Top of DATA

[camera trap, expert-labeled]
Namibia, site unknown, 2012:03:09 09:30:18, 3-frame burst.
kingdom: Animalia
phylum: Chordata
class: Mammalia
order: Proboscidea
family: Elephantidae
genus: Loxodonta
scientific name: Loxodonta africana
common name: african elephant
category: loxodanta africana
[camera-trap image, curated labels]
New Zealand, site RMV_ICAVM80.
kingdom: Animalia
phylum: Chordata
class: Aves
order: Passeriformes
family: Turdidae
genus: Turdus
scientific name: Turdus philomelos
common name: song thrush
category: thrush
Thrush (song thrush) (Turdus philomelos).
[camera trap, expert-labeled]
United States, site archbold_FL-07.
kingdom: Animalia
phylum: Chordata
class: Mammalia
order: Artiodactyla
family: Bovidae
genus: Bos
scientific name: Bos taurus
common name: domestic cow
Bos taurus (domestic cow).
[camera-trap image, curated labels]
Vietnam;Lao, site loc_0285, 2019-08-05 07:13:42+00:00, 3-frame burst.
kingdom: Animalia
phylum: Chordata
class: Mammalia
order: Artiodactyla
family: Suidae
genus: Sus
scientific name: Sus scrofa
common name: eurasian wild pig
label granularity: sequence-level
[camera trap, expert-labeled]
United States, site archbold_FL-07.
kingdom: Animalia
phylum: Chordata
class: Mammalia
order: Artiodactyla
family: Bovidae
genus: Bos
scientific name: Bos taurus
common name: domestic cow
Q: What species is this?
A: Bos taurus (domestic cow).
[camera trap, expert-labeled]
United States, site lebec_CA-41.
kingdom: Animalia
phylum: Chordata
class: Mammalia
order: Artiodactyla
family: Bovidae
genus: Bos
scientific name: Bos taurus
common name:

Bottom of DATA

TASK ITEM: Return every record, leaving each line exactly as it was given.

RESPONSE TO THIS TASK:
[camera trap, expert-labeled]
Namibia, site unknown, 2012:03:09 09:30:18, 3-frame burst.
kingdom: Animalia
phylum: Chordata
class: Mammalia
order: Proboscidea
family: Elephantidae
genus: Loxodonta
scientific name: Loxodonta africana
common name: african elephant
category: loxodanta africana
[camera-trap image, curated labels]
New Zealand, site RMV_ICAVM80.
kingdom: Animalia
phylum: Chordata
class: Aves
order: Passeriformes
family: Turdidae
genus: Turdus
scientific name: Turdus philomelos
common name: song thrush
category: thrush
Thrush (song thrush) (Turdus philomelos).
[camera trap, expert-labeled]
United States, site archbold_FL-07.
kingdom: Animalia
phylum: Chordata
class: Mammalia
order: Artiodactyla
family: Bovidae
genus: Bos
scientific name: Bos taurus
common name: domestic cow
Bos taurus (domestic cow).
[camera-trap image, curated labels]
Vietnam;Lao, site loc_0285, 2019-08-05 07:13:42+00:00, 3-frame burst.
kingdom: Animalia
phylum: Chordata
class: Mammalia
order: Artiodactyla
family: Suidae
genus: Sus
scientific name: Sus scrofa
common name: eurasian wild pig
label granularity: sequence-level
[camera trap, expert-labeled]
United States, site archbold_FL-07.
kingdom: Animalia
phylum: Chordata
class: Mammalia
order: Artiodactyla
family: Bovidae
genus: Bos
scientific name: Bos taurus
common name: domestic cow
Q: What species is this?
A: Bos taurus (domestic cow).
[camera trap, expert-labeled]
United States, site lebec_CA-41.
kingdom: Animalia
phylum: Chordata
class: Mammalia
order: Artiodactyla
family: Bovidae
genus: Bos
scientific name: Bos taurus
common name:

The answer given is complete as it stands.